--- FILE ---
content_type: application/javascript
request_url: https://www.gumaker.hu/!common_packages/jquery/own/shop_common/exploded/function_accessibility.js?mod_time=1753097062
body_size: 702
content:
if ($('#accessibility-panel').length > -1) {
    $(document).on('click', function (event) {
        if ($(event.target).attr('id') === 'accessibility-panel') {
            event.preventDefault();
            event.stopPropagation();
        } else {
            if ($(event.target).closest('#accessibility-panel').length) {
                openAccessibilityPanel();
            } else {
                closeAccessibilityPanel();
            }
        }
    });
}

## EXERCISE OBJECTIVE
Please give the number of lines above containing "event" and nothing else.

## RESPONSE TO THE TASK
5